§ Exercise material
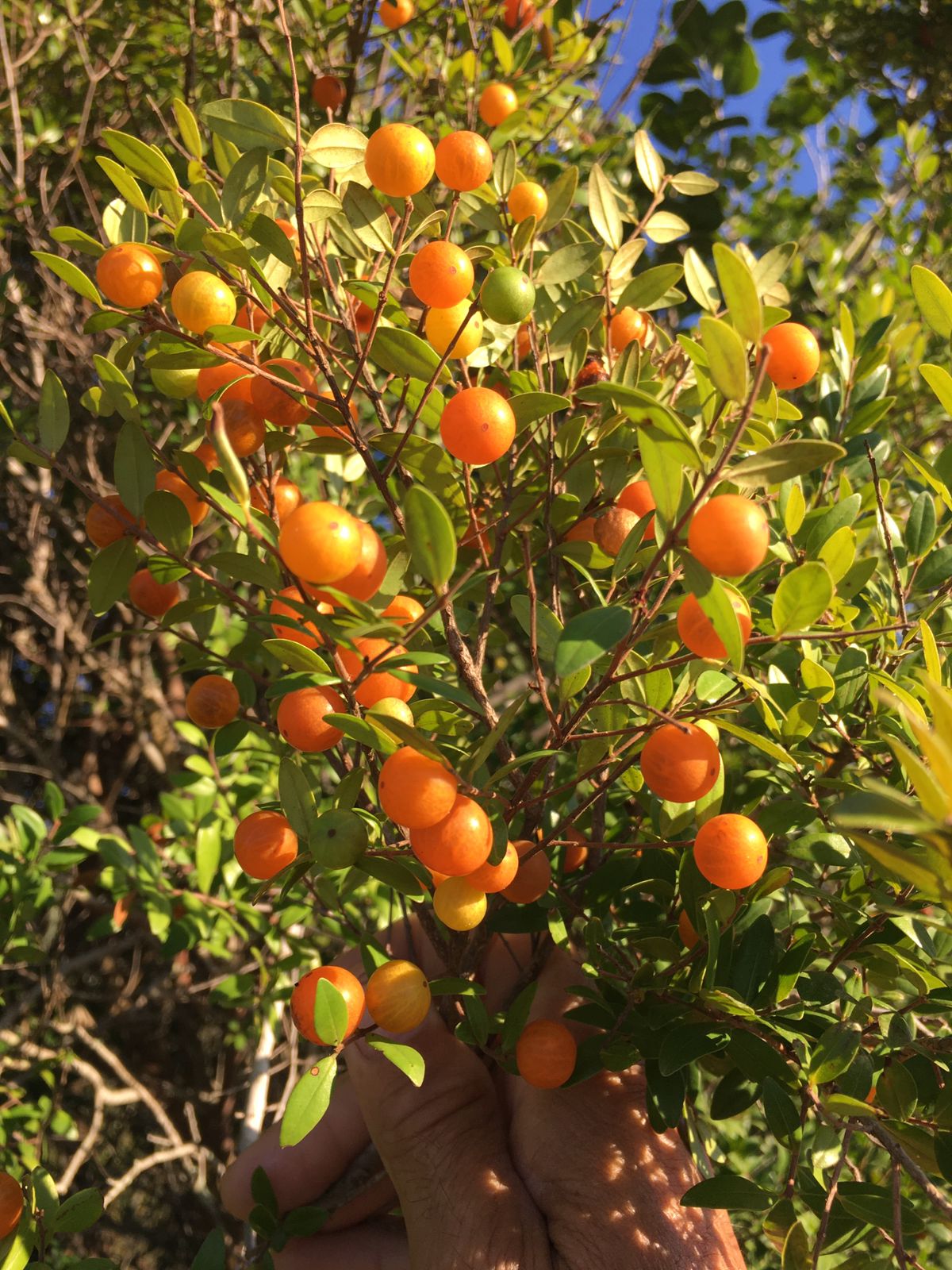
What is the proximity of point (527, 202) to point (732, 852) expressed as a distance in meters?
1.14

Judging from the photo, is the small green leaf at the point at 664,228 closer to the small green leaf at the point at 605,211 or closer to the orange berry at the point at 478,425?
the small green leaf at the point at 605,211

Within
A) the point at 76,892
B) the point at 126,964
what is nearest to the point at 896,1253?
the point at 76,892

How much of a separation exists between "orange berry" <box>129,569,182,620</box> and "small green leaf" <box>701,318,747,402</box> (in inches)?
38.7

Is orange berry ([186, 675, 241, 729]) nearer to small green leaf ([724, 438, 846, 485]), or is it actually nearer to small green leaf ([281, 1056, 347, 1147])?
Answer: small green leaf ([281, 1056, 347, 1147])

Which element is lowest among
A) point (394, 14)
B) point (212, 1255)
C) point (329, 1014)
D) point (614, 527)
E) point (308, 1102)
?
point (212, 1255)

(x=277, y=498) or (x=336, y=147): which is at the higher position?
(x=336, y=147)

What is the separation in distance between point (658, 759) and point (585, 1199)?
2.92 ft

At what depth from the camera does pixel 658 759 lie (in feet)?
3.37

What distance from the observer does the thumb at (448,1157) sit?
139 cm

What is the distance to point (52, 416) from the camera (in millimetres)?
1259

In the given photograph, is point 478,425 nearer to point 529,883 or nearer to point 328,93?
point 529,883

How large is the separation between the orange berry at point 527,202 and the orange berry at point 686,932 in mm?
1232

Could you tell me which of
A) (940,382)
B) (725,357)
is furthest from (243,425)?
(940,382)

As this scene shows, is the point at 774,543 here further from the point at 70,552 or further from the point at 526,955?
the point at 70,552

§ Exercise goal
Can you copy every one of the records above word for word, leaving the pictures out of your copy?

§ The completed task
What is the proximity of point (527, 202) to point (732, 852) expressed as a distance in meters?
1.14

Judging from the photo, is the small green leaf at the point at 664,228 closer to the small green leaf at the point at 605,211 or closer to the orange berry at the point at 478,425?
the small green leaf at the point at 605,211

Within
A) the point at 76,892
B) the point at 126,964
what is nearest to the point at 896,1253?
the point at 76,892

How much of a separation exists between "orange berry" <box>129,569,182,620</box> and "small green leaf" <box>701,318,747,402</box> (in inches)?
38.7

Is orange berry ([186, 675, 241, 729]) nearer to small green leaf ([724, 438, 846, 485]), or is it actually nearer to small green leaf ([281, 1056, 347, 1147])?
Answer: small green leaf ([281, 1056, 347, 1147])

Which element is lowest among
A) point (394, 14)
B) point (212, 1255)
C) point (329, 1014)
D) point (614, 527)
E) point (308, 1102)
?
point (212, 1255)

(x=277, y=498) or (x=336, y=147): which is at the higher position?
(x=336, y=147)

What is the separation in distance between point (658, 759) and point (585, 1199)?
2.92 ft

At what depth from the camera does pixel 658 759 lie (in feet)?
3.37

What distance from the observer does the thumb at (448,1157) sit?
139 cm

What is the distance to point (52, 416) from the camera (in millimetres)?
1259

In the given photograph, is point 478,425 nearer to point 529,883 or nearer to point 328,93?
point 529,883

How large is the separation between the orange berry at point 527,202 and the orange berry at point 686,932 in mm?
1232

Could you tell me which of
A) (940,382)
B) (725,357)
is furthest from (243,425)?
(940,382)

As this scene shows, is the point at 774,543 here further from the point at 70,552 or further from the point at 526,955?
the point at 70,552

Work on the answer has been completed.